### What this task involves
Could you return the lines of the entries below unchanged, starting at the very first line and stopping after the line that contains "damaged hood [221, 132, 568, 251]"?

┄┄┄┄┄┄┄┄┄┄┄┄┄┄┄┄┄┄┄┄

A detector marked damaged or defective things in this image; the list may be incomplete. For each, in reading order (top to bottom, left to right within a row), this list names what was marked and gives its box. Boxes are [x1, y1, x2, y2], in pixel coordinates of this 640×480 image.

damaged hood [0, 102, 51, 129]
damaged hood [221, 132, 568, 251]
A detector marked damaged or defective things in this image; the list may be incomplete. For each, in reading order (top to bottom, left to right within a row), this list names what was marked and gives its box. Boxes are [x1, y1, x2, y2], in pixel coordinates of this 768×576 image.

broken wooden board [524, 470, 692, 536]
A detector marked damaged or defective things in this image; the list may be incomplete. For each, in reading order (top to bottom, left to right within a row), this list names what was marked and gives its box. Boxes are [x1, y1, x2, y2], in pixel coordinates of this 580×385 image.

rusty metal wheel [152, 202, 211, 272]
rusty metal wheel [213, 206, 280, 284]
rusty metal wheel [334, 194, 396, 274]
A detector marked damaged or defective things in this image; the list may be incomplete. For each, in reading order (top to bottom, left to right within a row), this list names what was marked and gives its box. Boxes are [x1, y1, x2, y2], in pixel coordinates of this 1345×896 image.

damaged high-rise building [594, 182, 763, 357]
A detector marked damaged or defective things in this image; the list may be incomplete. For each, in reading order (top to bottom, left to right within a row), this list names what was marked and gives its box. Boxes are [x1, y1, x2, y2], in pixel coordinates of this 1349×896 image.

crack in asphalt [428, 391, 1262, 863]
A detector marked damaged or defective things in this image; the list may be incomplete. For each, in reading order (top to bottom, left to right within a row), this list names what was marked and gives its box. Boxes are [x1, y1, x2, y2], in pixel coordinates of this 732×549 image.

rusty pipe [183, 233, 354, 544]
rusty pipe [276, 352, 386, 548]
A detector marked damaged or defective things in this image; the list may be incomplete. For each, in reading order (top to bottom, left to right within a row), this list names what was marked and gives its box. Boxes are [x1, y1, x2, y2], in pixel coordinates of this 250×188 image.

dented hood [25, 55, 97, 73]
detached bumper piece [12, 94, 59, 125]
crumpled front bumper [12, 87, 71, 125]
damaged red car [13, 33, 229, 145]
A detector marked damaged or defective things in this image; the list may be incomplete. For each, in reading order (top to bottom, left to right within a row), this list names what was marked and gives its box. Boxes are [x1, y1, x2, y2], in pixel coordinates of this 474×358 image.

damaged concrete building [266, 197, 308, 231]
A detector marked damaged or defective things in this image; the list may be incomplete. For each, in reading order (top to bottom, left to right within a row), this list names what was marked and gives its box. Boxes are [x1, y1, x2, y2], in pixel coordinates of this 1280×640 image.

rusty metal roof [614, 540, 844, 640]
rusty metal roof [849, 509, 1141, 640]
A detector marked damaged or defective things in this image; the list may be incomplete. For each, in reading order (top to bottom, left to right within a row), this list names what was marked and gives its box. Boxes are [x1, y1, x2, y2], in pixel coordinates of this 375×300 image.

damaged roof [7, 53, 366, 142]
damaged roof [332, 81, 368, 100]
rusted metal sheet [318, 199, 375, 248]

┄┄┄┄┄┄┄┄┄┄┄┄┄┄┄┄┄┄┄┄

### Output of the exercise
A detector marked damaged or defective things in this image; the list may be incomplete. For each, in reading order (top to bottom, left to right within a row), this list names what was marked and gives its box. Boxes are [x1, y1, x2, y2], in pixel coordinates of this 640×480 image.

damaged hood [0, 102, 51, 129]
damaged hood [221, 132, 568, 251]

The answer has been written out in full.